Using the forum thread about mosaic birds, decide whether each statement agrees with it, answering yes or no and quoting the deciding words. 1. Qatar says the pictures were taken with a Canon camera. 2. MaryOfExeter reports that the other egg was infertile. 3. Arash says Hurricane Rita took out most of their lofts.

- Document section
****

However, I do believe that it_ could_ be possible to increase your chances of getting one if you breeds from mosaics. Hasn't been proven yet, of course. But I think that_ if _there's some "fault" in a bird that alows this mutation to happen, then keeping that "fault" in a family may increase the chances of happening again.

Mosaics are still a mystery though, so anything could be possible.


----------



## MaryOfExeter

They're not sure which it is. It could very well be just like that in horses. Whether it is two embryo fused or two sperm fertilizing one egg. I personally think it could be either. But if there's two fusing together, wouldn't you only get one fertile egg? When I had my mosaic, the other egg was infertile.


----------



## Pounds88

very nice bird!!!


----------



## george simon

*Hi QATAR, The pictures are so nice and clear what kind of camara did you use? Very nice looking bird* GEORGE


----------



## Qatar

Pounds88 said:


> very nice bird!!!


thnx for comment


----------



## Qatar

george simon said:


> *Hi QATAR, The pictures are so nice and clear what kind of camara did you use? Very nice looking bird* GEORGE


thnx for comment

and type of camera ((sony))


----------



## Arash

Are these Almonds for sale? If anyone has any please feel free to email me at "[email protected]" Place Almond in subject line so I'll know what the email is for as I use this email for everything.

I'm very interested in finding a pair or two. We used to have these but Hurricane Rita took out most of our lofts a couple years back. Would like to start breeding them again. Thanks!!!

****

- Supplied data
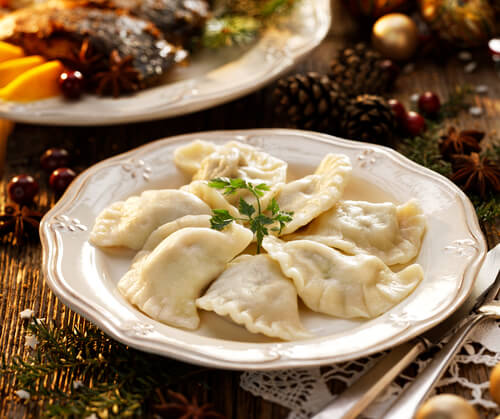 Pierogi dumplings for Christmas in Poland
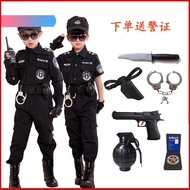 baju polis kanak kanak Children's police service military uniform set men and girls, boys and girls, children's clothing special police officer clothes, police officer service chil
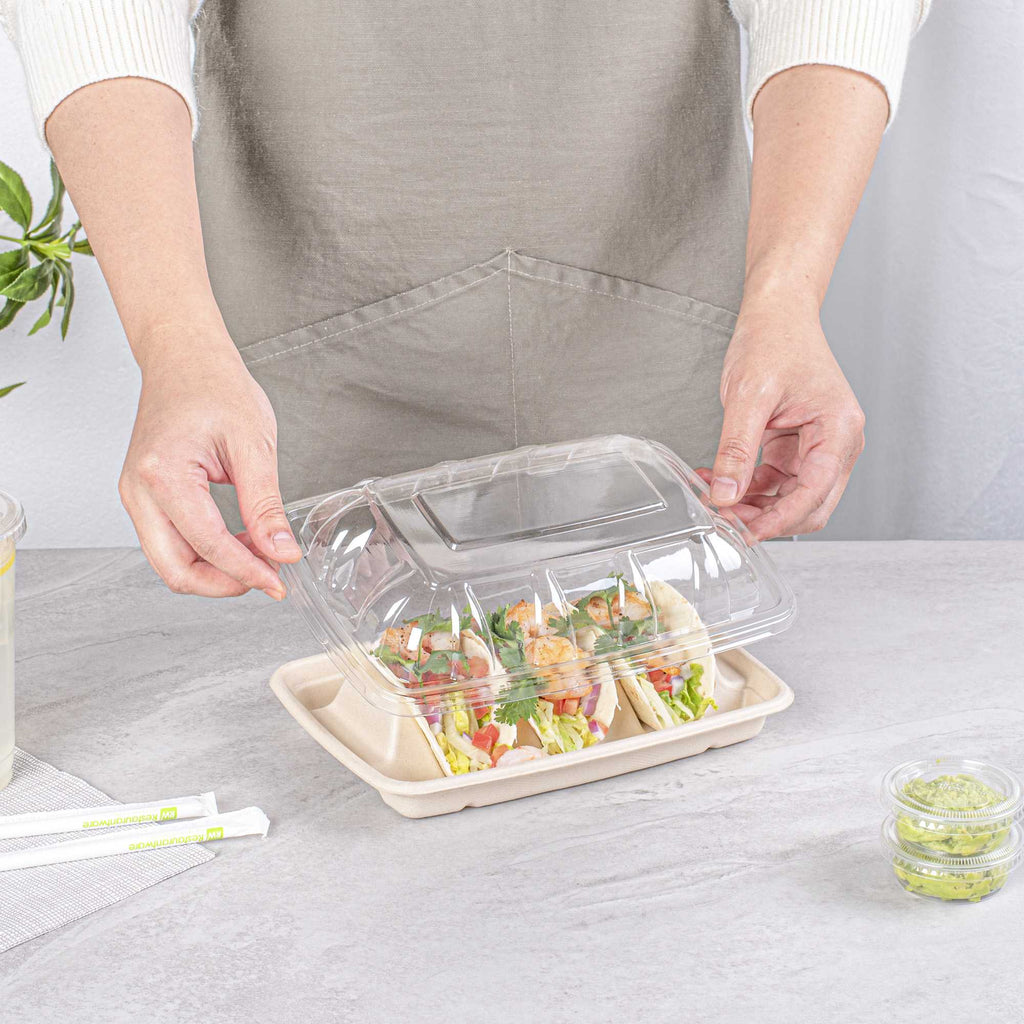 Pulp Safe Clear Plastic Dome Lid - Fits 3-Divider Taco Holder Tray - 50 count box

****

- Result of the exercise
1. No: "and type of camera ((sony))"
2. Yes: "When I had my mosaic, the other egg was infertile."
3. Yes: "Hurricane Rita took out most of our lofts a couple years back."